The Insight (Rule of Thumb)
- Action: Use standard SMOTE for sparse numerical data (efficient, preserves format). Avoid SMOTEN with large sparse matrices. Use SMOTE-NC for mixed categorical/numerical features.
- Value: SMOTEN dense conversion can significantly increase memory usage for high-dimensional sparse data.
- Trade-off: SMOTEN provides better synthetic sample quality for categorical data but at the cost of memory efficiency on sparse input.
- Format preservation: SMOTEN preserves the original sparse format (CSR or CSC) in the output, so downstream code expecting sparse input will still work.
Reasoning
SMOTEN requires ordinal encoding and the Value Difference Metric for categorical distance computation. Both operations require dense array access patterns. Standard SMOTE operates on numerical features using Euclidean distance in the nearest-neighbor search, which scipy's sparse-aware kNN implementations handle efficiently.
Additionally, SMOTE-NC requires both categorical and numerical features. Passing only categorical features to SMOTE-NC raises a `ValueError` ("SMOTE-NC is not designed to work only with numerical features. It requires some categorical features."), and passing only numerical features is also rejected.
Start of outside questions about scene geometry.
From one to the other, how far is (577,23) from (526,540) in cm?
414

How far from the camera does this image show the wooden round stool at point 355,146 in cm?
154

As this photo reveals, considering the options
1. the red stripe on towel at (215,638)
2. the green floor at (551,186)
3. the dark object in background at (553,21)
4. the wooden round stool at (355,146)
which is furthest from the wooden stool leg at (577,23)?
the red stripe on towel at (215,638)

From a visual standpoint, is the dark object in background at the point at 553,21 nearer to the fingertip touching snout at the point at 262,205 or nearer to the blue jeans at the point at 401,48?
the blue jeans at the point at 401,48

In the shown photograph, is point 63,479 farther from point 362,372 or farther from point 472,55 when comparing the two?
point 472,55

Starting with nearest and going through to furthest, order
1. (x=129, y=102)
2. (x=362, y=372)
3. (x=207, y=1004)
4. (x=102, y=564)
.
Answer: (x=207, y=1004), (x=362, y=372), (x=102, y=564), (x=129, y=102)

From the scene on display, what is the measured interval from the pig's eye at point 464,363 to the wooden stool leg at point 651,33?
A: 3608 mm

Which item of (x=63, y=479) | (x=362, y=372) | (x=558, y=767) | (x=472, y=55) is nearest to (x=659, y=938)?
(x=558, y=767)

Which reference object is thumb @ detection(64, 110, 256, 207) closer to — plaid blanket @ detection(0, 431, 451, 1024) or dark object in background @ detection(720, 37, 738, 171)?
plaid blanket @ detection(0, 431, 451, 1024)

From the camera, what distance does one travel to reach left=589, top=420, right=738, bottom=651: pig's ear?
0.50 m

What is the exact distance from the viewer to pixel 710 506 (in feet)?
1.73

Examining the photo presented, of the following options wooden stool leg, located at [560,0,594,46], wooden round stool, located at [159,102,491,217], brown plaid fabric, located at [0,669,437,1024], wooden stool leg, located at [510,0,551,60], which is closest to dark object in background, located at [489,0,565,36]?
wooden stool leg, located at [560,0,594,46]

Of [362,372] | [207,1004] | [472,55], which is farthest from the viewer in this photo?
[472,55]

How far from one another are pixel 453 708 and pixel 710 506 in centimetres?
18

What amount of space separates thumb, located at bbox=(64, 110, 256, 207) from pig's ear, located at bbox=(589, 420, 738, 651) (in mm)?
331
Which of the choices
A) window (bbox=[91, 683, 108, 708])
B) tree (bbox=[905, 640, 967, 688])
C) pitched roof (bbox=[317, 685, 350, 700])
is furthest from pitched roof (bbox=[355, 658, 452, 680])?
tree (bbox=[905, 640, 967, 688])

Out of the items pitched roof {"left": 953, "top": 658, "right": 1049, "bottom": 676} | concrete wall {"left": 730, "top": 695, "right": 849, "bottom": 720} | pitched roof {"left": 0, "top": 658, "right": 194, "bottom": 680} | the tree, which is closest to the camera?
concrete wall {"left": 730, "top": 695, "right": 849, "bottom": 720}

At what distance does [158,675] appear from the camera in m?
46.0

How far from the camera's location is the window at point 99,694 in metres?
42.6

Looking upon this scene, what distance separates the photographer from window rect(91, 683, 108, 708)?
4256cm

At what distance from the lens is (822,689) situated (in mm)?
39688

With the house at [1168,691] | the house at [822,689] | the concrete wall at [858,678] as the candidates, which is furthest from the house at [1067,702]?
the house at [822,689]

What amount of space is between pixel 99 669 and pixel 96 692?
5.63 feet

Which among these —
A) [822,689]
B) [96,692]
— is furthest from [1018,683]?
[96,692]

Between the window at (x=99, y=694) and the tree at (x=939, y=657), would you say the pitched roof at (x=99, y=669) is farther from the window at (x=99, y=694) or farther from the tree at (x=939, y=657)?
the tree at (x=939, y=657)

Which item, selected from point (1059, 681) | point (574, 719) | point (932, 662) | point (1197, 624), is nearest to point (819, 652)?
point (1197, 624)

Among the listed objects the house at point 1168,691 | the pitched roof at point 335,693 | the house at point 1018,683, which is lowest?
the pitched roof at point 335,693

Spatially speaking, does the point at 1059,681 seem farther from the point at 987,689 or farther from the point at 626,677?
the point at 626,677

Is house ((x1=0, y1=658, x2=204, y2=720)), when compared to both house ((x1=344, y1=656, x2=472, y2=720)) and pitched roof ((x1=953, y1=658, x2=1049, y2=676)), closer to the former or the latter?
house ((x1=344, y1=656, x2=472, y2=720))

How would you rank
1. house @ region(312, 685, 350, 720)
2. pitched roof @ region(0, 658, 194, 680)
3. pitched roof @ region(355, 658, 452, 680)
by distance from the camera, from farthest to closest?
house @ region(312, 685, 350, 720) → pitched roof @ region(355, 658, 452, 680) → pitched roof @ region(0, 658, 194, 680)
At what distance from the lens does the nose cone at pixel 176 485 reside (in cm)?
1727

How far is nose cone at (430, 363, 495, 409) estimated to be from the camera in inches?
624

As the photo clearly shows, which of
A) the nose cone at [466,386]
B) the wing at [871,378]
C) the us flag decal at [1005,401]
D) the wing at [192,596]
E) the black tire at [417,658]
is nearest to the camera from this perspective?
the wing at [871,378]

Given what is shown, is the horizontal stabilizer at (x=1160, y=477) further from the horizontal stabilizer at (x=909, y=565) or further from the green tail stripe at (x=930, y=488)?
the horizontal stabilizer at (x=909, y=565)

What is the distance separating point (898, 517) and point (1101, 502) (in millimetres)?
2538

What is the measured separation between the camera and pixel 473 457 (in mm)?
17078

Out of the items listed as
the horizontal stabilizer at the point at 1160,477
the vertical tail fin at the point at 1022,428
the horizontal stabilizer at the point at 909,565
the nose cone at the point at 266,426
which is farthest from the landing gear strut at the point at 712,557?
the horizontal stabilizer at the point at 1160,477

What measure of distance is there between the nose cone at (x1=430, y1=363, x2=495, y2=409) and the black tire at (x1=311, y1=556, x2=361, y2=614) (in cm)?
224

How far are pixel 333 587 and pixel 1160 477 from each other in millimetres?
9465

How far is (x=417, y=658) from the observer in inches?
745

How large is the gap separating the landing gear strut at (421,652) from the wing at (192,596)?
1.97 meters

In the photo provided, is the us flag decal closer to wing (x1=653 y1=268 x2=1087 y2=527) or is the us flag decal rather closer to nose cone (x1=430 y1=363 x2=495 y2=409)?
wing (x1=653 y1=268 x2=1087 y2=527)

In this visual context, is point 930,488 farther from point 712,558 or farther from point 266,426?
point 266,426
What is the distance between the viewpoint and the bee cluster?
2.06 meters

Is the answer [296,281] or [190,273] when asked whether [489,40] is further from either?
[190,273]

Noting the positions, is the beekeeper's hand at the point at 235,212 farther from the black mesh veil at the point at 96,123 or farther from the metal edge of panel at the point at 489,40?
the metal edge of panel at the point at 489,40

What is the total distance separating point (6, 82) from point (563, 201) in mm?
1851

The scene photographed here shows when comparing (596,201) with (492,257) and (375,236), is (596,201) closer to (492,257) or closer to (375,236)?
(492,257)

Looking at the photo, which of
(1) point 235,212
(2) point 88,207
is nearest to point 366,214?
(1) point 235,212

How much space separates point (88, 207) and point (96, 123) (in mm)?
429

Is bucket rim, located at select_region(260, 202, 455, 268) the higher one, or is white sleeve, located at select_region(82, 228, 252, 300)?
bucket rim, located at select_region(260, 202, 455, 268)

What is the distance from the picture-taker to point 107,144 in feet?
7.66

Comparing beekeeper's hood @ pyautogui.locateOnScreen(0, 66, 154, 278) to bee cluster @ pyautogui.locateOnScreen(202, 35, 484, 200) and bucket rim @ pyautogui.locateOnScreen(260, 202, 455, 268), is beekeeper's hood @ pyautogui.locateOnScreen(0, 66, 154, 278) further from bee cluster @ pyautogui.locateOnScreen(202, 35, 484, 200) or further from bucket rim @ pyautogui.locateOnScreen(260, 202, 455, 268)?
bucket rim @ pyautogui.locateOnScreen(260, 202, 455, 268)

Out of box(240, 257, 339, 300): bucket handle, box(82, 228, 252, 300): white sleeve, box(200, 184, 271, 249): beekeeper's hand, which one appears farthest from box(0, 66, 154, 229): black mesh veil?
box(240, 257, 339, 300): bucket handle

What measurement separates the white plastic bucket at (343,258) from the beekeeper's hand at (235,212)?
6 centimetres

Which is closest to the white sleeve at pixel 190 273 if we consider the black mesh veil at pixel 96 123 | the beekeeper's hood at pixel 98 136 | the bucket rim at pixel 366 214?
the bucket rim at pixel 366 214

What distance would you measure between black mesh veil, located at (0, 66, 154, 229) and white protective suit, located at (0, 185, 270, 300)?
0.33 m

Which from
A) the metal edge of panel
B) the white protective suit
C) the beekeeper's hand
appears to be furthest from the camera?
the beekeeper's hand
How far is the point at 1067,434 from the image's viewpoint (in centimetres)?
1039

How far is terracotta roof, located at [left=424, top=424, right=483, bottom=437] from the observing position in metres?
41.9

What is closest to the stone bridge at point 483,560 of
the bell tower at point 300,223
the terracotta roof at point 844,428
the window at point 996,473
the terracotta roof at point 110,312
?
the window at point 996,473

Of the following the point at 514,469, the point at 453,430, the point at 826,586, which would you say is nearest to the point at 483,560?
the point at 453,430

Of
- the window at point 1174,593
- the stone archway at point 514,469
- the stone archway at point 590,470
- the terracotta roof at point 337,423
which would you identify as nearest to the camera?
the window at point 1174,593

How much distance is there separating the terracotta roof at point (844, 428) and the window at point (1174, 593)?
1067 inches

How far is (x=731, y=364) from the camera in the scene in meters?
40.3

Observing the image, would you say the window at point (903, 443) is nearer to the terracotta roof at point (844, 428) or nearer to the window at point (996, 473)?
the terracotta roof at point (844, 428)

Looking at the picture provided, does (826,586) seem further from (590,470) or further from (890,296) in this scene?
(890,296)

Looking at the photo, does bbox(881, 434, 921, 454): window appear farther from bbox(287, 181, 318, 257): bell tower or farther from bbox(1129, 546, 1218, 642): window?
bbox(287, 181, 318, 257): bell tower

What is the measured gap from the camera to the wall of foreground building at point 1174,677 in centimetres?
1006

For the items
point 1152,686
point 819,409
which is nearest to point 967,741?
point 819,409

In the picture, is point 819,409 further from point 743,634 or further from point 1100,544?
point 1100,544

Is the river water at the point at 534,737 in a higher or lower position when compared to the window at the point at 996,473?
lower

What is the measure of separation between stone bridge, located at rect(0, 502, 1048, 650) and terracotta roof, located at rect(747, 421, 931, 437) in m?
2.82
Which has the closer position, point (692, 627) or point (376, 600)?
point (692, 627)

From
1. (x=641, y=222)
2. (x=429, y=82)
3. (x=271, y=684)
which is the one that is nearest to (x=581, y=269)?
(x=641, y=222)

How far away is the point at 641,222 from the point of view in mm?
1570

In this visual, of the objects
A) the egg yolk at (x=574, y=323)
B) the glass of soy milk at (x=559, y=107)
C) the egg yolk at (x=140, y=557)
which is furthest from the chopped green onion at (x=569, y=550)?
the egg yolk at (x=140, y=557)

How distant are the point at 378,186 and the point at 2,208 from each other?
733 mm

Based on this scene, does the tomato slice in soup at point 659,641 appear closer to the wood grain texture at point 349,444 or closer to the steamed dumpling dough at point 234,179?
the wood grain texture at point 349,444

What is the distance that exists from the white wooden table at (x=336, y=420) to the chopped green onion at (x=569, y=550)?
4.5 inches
For purely categorical datasets, SMOTEN is the only option despite the sparse conversion cost.
Code Evidence
SMOTEN sparse conversion warning from `imblearn/over_sampling/_smote/base.py:923-935`:
def _fit_resample(self, X, y):
if sparse.issparse(X):
X_sparse_format = X.format
X = X.toarray()
warnings.warn(
(
"Passing a sparse matrix to SMOTEN is not really efficient since it"
" is converted to a dense array internally."
),
DataConversionWarning,
)
else:
X_sparse_format = None
Sparse format restoration from `imblearn/over_sampling/_smote/base.py:974-979`:
if X_sparse_format == "csr":
return sparse.csr_matrix(X_resampled), y_resampled
elif X_sparse_format == "csc":
return sparse.csc_matrix(X_resampled), y_resampled
else:
return X_resampled, y_resampled
SMOTE-NC mixed feature requirement from `imblearn/over_sampling/_smote/base.py:585-592`:
elif self.categorical_features_.size == 0:
raise ValueError(
"SMOTE-NC is not designed to work only with numerical "
"features. It requires some categorical features."
)